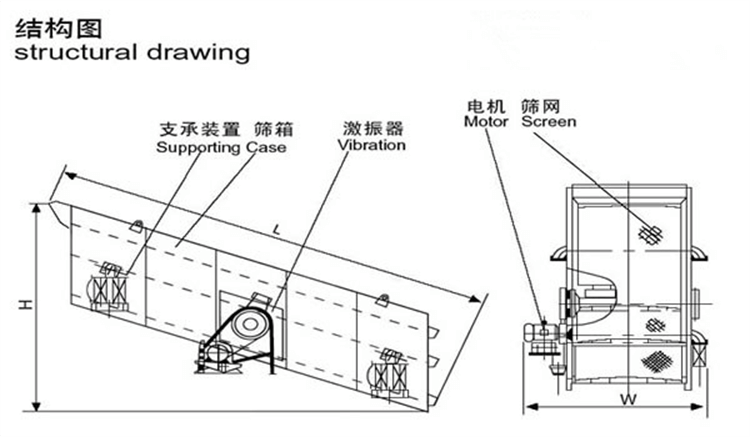 结构图
structural drawing

支承装置 筛箱
Supporting Case

激振器
Vibration

电机 筛网
Motor Screen

L

H

W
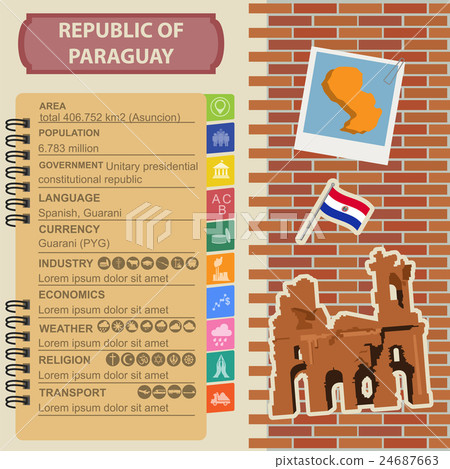 REPUBLIC OF PARAGUAY

AREA
total 406.752 km2 (Asuncion)

POPULATION
6.783 million

GOVERNMENT Unitary presidential constitutional republic

LANGUAGE
Spanish, Guarani

CURRENCY
Guarani (PYG)

INDUSTRY
Lorem ipsum dolor sit amet

ECONOMICS
Lorem ipsum dolor sit amet

WEATHER
Lorem ipsum dolor sit amet

RELIGION
Lorem ipsum dolor sit amet

TRANSPORT
Lorem ipsum dolor sit amet

A C B

PIXTA

pixtastock.com - 24687663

■ Exercise directions
Please output, exactly, the lines of the listing from the one containing "total 406.752 km2 (Asuncion)" through the last, inclusive, and no other lines.

■ Answer to this exercise
total 406.752 km2 (Asuncion)

POPULATION
6.783 million

GOVERNMENT Unitary presidential constitutional republic

LANGUAGE
Spanish, Guarani

CURRENCY
Guarani (PYG)

INDUSTRY
Lorem ipsum dolor sit amet

ECONOMICS
Lorem ipsum dolor sit amet

WEATHER
Lorem ipsum dolor sit amet

RELIGION
Lorem ipsum dolor sit amet

TRANSPORT
Lorem ipsum dolor sit amet

A C B

PIXTA

pixtastock.com - 24687663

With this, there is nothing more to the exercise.